Supplied material: Begin
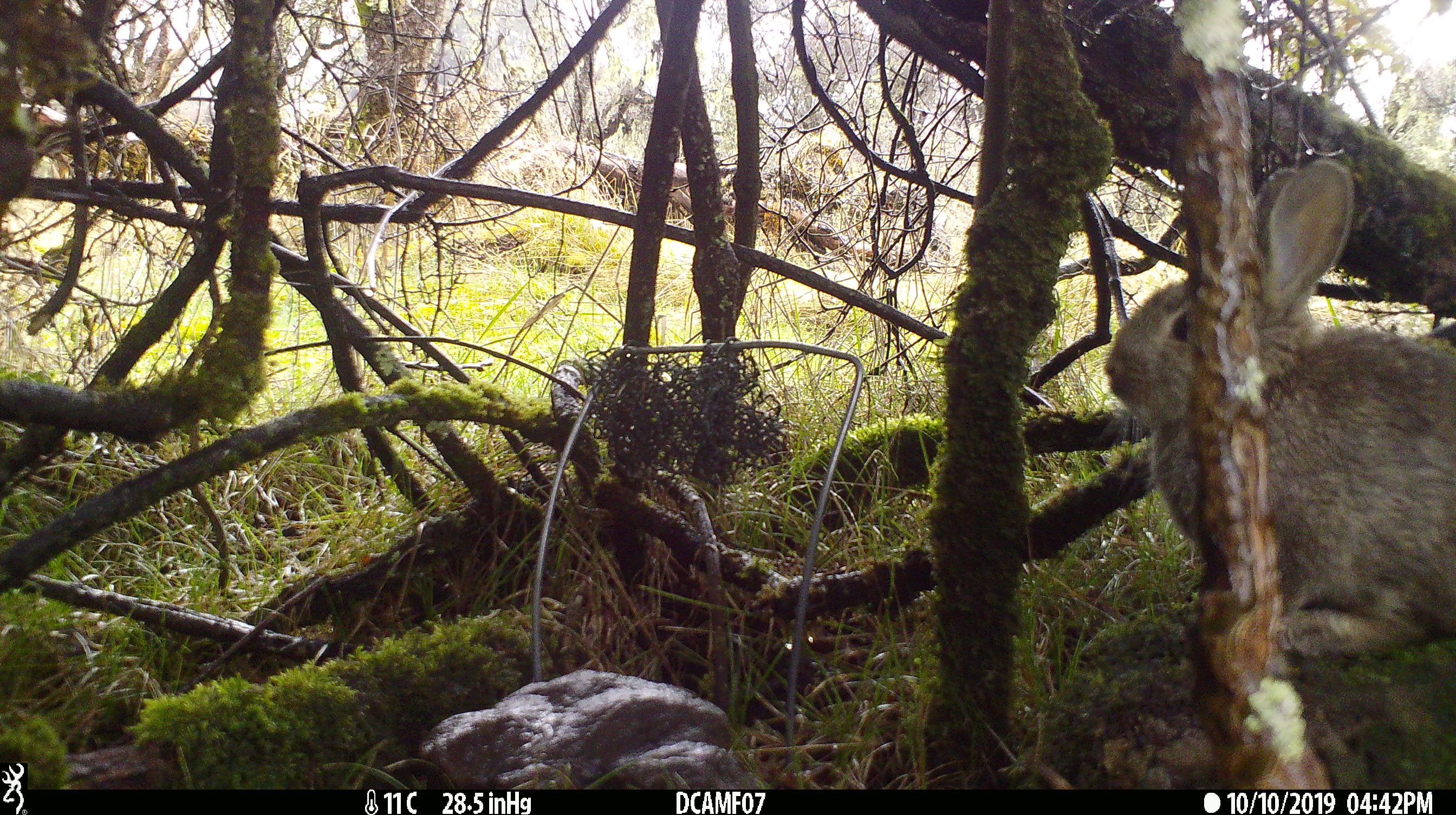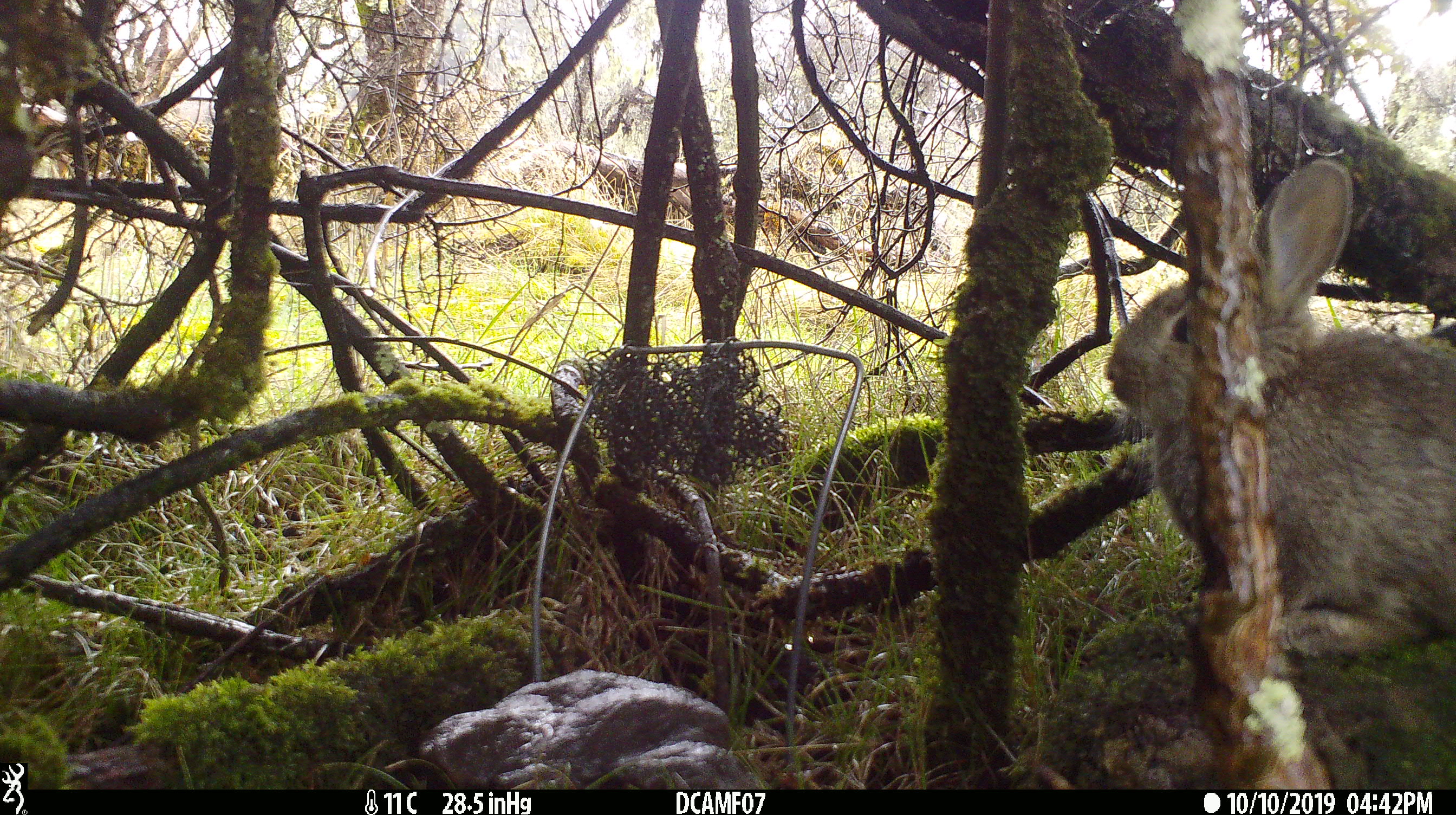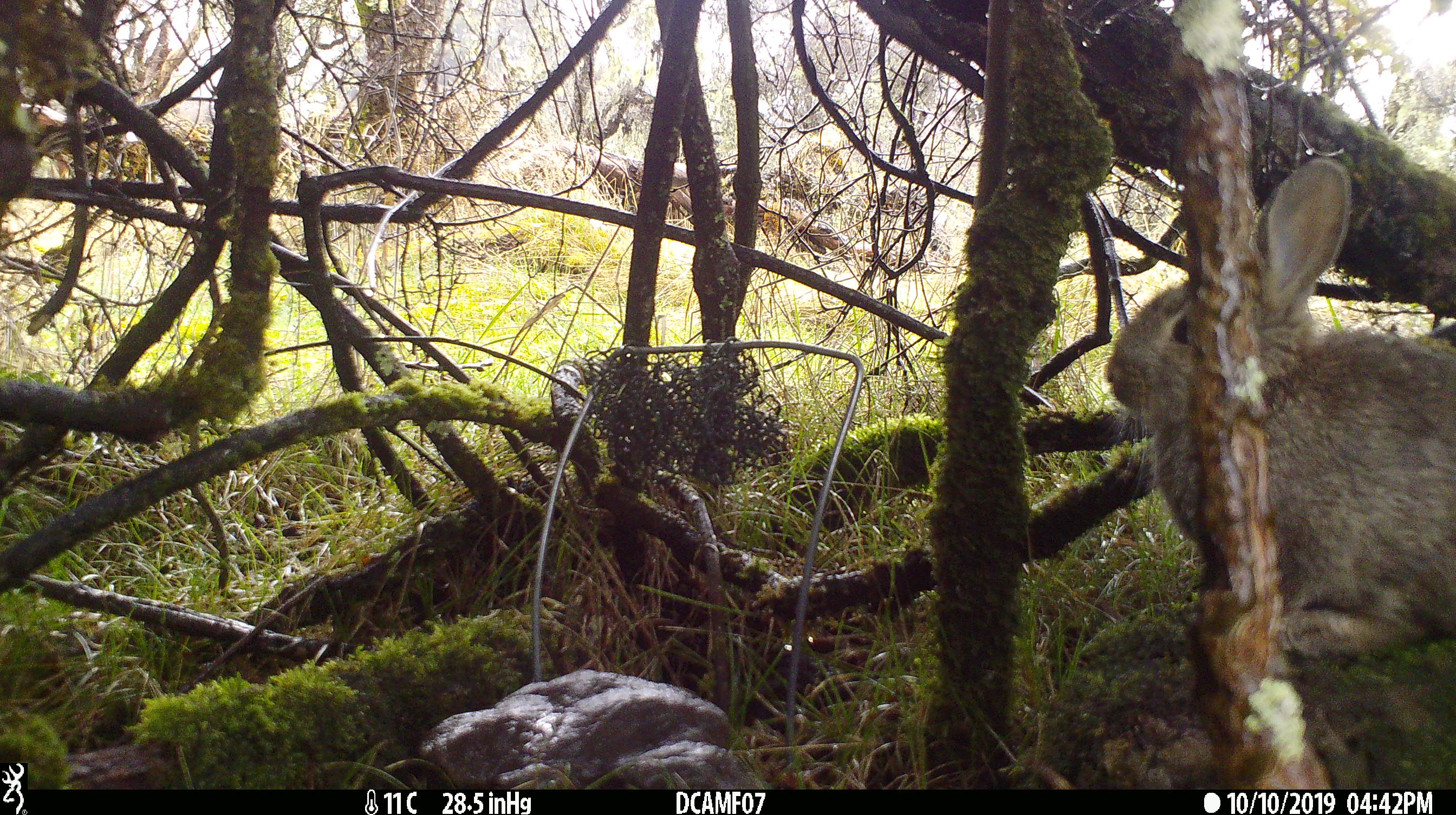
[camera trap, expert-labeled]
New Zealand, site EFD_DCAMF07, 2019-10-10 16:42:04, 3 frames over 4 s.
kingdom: Animalia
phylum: Chordata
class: Mammalia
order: Lagomorpha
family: Leporidae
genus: Oryctolagus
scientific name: Oryctolagus cuniculus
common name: european rabbit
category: rabbit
Rabbit (european rabbit) (Oryctolagus cuniculus).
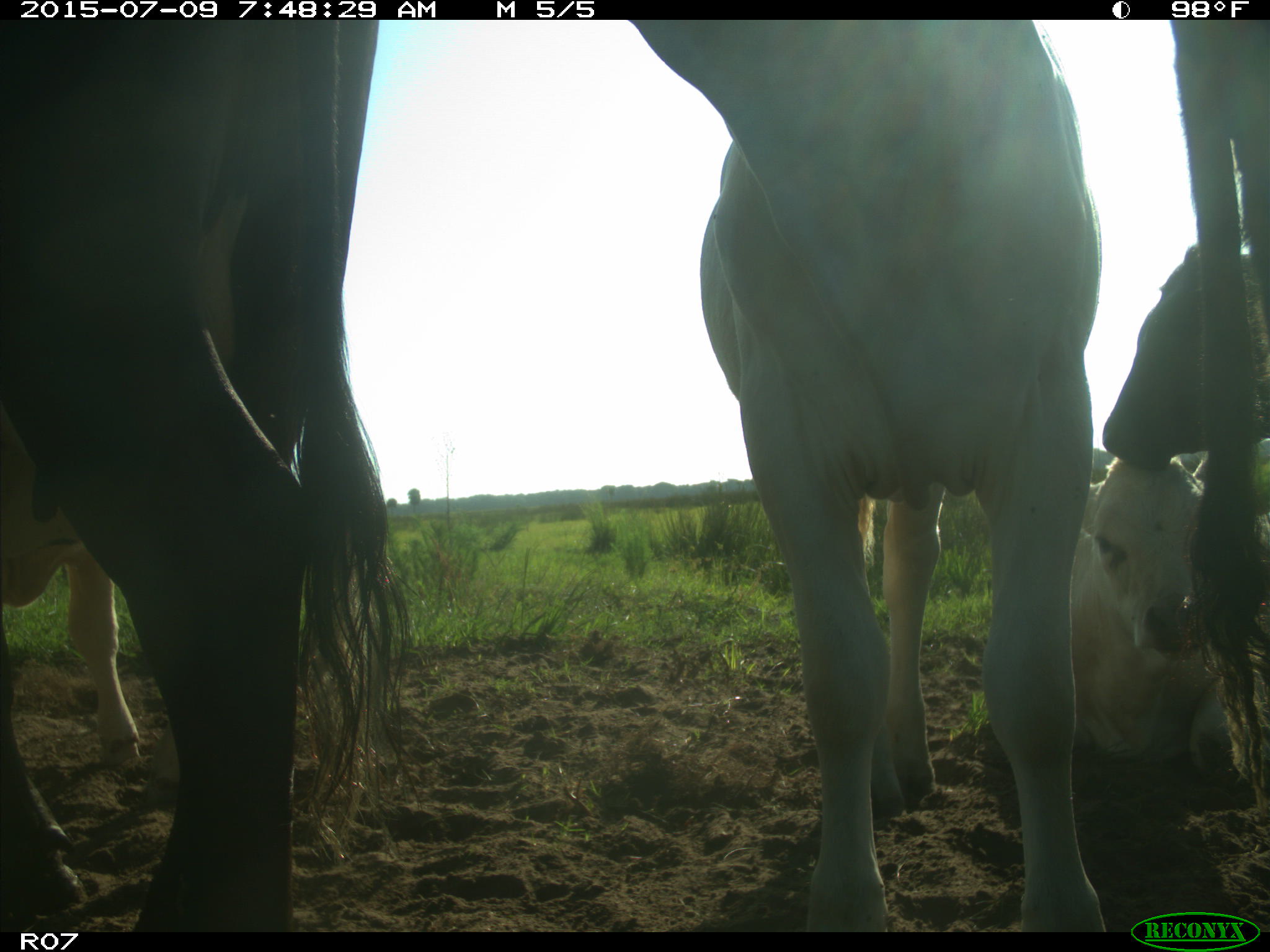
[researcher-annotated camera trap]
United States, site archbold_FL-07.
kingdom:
Supplied material: End
▶ Problem to solve
Restate the material above word for word; pictures do not belong in the copy.

▶ Written solution
[camera trap, expert-labeled]
New Zealand, site EFD_DCAMF07, 2019-10-10 16:42:04, 3 frames over 4 s.
kingdom: Animalia
phylum: Chordata
class: Mammalia
order: Lagomorpha
family: Leporidae
genus: Oryctolagus
scientific name: Oryctolagus cuniculus
common name: european rabbit
category: rabbit
Rabbit (european rabbit) (Oryctolagus cuniculus).
[researcher-annotated camera trap]
United States, site archbold_FL-07.
kingdom:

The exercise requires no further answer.